Start Article

Since I've started contributing to open source projects in the last few months, I've learned that I could benefit from a deeper understanding of Git, and GitHub flow. So, this week I'm starting a series of posts about the things I'm learning on my quest to become a Git and GitHub pro.
Today I'm covering the basics of creating a git repository, branches, commits, push, pull, and merge.
Before we begin, if you don't have Git installed on your computer you can click the link to find information about Git Installation. And if you haven't already, you can create an account at GitHub.com.
There are a two different situations in which you would want to create a git repository. Let's go over how to do this in the command line for each situation.
Existing Local Directory:
cd path/to/directory git init
First you change directories to the one you want to create a git repository for and then you enter
git init. This creates the git repository for the directory that you are in.
Cloning an Existing Repository
cd path/to/directory git clone <url/to/remote/repository>
Cloning is used when you want to copy an existing repository to a directory on your local machine. Again you want to switch to the directory where you want to copy the repository. Then you enter
git clone followed by the URL of the remote repository you want to clone.
In the case of
git clone, your directory is automatically connected to to remote that you copied it from. But what about
git init? In that case you need to manually add a remote.
git remote add origin <url/to/remote/repository>
git remote add accepts two arguments, whatever you want to name the remote, and the URL to the remote repository. Origin is a typically used for the name but you could choose anything. The remote is an online copy of your repository, hence the URL. IF you don't know how to create repository on GitHub and find the associated URL, click this here.
It's generally considered bad form to work directly off you master branch, so the first thing you want to do is create a feature branch.
git branch [branch-name] git checkout [branch-name]
git checkout -b [branch-name]
Option 1 tells Git to create a branch called branch-name, then
git checkout tells Git to switch to the branch called branch-name. Option 2 does both of those things in one command.
So you have your repository initialized, you're connected to a remote repository, and you're on a new branch. Now you're ready to make changes and commit those changes.
git add . git commit -m "commit message"

End Article
Start Data listing

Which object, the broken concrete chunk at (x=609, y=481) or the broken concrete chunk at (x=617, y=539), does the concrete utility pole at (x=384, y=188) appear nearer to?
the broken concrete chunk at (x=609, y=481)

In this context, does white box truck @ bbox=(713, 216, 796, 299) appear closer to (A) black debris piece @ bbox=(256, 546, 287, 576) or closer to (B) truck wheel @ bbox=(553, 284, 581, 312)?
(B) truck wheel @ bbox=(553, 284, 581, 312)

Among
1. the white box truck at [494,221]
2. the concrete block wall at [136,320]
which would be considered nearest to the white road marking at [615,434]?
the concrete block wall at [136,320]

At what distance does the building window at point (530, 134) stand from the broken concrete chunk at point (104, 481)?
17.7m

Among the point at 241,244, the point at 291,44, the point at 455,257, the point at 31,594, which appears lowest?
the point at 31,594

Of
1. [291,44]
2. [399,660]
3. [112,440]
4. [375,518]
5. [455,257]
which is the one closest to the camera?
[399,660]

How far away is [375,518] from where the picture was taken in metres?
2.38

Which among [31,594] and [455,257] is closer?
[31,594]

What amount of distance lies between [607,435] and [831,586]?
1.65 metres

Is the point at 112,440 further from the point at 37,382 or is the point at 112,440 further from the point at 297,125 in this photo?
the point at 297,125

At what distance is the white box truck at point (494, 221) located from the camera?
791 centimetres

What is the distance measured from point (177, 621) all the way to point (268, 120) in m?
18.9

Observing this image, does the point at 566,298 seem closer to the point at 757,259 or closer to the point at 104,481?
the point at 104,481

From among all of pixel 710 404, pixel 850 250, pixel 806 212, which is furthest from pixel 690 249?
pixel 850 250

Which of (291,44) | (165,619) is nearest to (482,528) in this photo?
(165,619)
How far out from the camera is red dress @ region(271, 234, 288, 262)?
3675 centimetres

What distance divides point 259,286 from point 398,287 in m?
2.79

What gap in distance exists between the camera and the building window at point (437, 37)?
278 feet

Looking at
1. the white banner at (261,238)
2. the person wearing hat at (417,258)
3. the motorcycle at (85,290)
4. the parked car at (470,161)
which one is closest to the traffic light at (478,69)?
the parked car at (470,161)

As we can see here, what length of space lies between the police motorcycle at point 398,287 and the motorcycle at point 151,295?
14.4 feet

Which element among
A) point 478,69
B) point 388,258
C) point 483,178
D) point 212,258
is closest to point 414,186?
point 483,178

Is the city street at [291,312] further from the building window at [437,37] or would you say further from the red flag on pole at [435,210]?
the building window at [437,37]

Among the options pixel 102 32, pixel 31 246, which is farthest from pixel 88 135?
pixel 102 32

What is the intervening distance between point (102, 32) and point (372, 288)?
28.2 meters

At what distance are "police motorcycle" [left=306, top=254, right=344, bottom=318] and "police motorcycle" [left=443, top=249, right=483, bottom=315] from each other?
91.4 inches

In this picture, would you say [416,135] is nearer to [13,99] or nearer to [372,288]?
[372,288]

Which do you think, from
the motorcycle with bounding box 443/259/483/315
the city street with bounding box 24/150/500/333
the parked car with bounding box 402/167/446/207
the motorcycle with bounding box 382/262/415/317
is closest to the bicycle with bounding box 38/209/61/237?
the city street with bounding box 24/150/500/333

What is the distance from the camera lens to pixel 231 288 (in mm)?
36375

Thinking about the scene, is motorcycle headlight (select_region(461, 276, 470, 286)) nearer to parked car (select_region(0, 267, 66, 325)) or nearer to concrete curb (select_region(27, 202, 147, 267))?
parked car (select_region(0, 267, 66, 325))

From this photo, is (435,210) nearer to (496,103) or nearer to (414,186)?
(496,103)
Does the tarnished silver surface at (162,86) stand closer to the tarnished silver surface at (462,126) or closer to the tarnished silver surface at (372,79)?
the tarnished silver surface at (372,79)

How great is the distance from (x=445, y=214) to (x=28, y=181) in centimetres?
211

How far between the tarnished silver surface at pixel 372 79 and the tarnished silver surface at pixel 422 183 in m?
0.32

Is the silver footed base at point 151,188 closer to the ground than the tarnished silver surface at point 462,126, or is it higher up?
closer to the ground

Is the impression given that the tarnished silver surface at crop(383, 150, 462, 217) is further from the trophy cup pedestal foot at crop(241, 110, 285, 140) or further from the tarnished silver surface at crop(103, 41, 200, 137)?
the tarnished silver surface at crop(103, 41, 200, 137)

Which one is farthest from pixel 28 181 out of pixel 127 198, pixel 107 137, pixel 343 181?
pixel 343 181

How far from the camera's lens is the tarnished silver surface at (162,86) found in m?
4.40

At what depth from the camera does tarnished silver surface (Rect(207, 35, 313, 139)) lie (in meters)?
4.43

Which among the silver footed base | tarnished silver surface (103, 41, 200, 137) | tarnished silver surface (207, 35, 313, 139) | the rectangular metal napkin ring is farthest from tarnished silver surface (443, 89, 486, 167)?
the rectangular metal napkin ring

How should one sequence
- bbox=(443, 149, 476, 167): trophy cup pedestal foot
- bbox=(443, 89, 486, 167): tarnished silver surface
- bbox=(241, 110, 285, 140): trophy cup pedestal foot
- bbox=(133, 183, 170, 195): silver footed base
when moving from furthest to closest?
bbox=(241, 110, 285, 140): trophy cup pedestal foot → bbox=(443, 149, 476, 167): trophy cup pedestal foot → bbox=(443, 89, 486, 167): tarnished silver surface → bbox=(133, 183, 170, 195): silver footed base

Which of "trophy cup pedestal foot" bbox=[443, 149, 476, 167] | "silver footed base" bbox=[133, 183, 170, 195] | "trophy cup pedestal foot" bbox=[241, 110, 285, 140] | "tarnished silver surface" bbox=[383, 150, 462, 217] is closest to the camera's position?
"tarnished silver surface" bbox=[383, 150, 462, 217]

End Data listing

> Task list:
- a) In the Git post, what name is typically used for the remote?
- b) Write the next part of the Git post, picking up right after its last line.

> Answer list:
- a) Origin

- b)
Before you can commit your changes you need to tell Git what you want to be in the commit. The command
git add . stages all the files that have been changed since your last commit and tells Git they should be added to the next commit. The
git commit command takes a snapshot of the code as it stands at that moment. It's important to add a descriptive commit message so other developers can get an idea of what was updated in that commit, which you do with the
To sync the remote with the local repository we use the
git push command.
If it's your first push:
git push -u [remote-name] [branch-name]
Any other push:
git push [remote-name] [branch-name]
git push accepts two arguments, the name of the remote you want to push to, and the branch you want to push. The first time you push to your remote repository, you should use the
-u option with tells git to add upstream tracking references. The
git push command will add the local commits to the remote copy of the branch.
What if our working with someone else on the same repository and you need to update your local copy with changes that someone else added to the remote copy. You can do this with
git pull [remote-name]
This will update your local directory with all of the new commits that are on the remote repository.
Once you have some new feature or change made on your branch, it's time to merge those changes into master.
git checkout master git merge [feature-branch-name]
First you want to switch to the branch you want to merge your feature branch into, in this case 'master'. Then you pass the
git merge the name of the branch you want to merge into the current branch.
And that's it! Well not quite. That's the tip of the iceberg, but it's what you need to know to get started. In the weeks to come I'll be going into more depth on these topics and as well as more advanced Git commands. But for now, let's review:
git init: Creates the git repository for the directory that you're in.
git clone <url/to/remote/repository>: Copies a remote git repository to the current directory on your local machine.
git remote add [remote-name] <url/to/remote/repository>: Connects the git repository of the directory your currently into the remote at the URL given. It also assigns this remote repository the name given([remote-name]).
git branch [branch-name]: Creates a new branch with the name given.
git checkout [branch-name]: Switches to the branch that matches the name given.
git checkout -b [branch-name]: Create a new branch with the name given and switches to that branch.
git add .: Prepares all changed files on this branch to be added to the next commit.
git commit -m "commit message": Creates a commit and adds a descriptive message to that commit. A commit is a snapshot of the code as it currently stands.
git push -u [remote-name] [branch-name]: Adds new local commits to the remote repository. The
-uoption adds remote tracking on your first push, though it can be omitted on all pushes after that.
git pull [remote-name]: Updates your local directory with all of the new commits that are on the remote repository.
git merge [branch-name]: Merges the commits from the branch listed into the branch that you are currently on.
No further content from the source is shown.